- [EXCERPTED PASSAGE]:
________

But Chicago isn’t even all that unique. Or the worst case scenario. That would be St. Louis with 50 murders for 100,000 people. If St Louis were a country, it would have the 4th highest murder rate in the world, beating out Jamaica, El Salvador and Rwanda.

Obama won St. Louis 82 to 16 percent.

 People Aren’t Widgets by Kevin Williamson

 But every expensively miseducated jackass who thinks he should be president of these United States has an opinion about what a bottle of grape soda ought to cost in Des Moines or Dixville Notch. The assumptions in Washington are the same as those in Beijing: that everything is subject to political power, that it all comes down to having the right sort of enlightened rulers with the right sort of enlightened ideas, that everything else — the real world — is detail. But human beings, and their relationships, are not electrical circuits. They are not governed by circuit breakers. Not in reality.

________

- [DATA EXTRACT]:
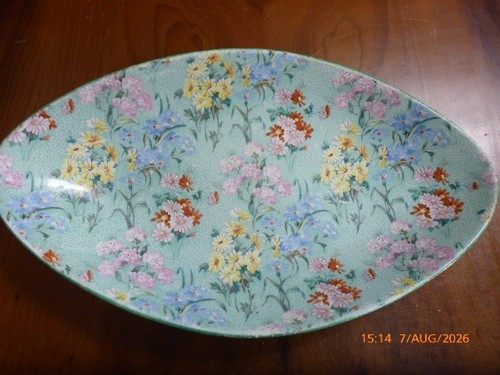 Vintage shelley melody - vintage, shelley'melody'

________

- [WHAT IS REQUIRED]:
Please return the portion of the excerpted passage above from "But every expensively" to "Not in reality.", word for word.

- [ANSWER SECTION]:
But every expensively miseducated jackass who thinks he should be president of these United States has an opinion about what a bottle of grape soda ought to cost in Des Moines or Dixville Notch. The assumptions in Washington are the same as those in Beijing: that everything is subject to political power, that it all comes down to having the right sort of enlightened rulers with the right sort of enlightened ideas, that everything else — the real world — is detail. But human beings, and their relationships, are not electrical circuits. They are not governed by circuit breakers. Not in reality.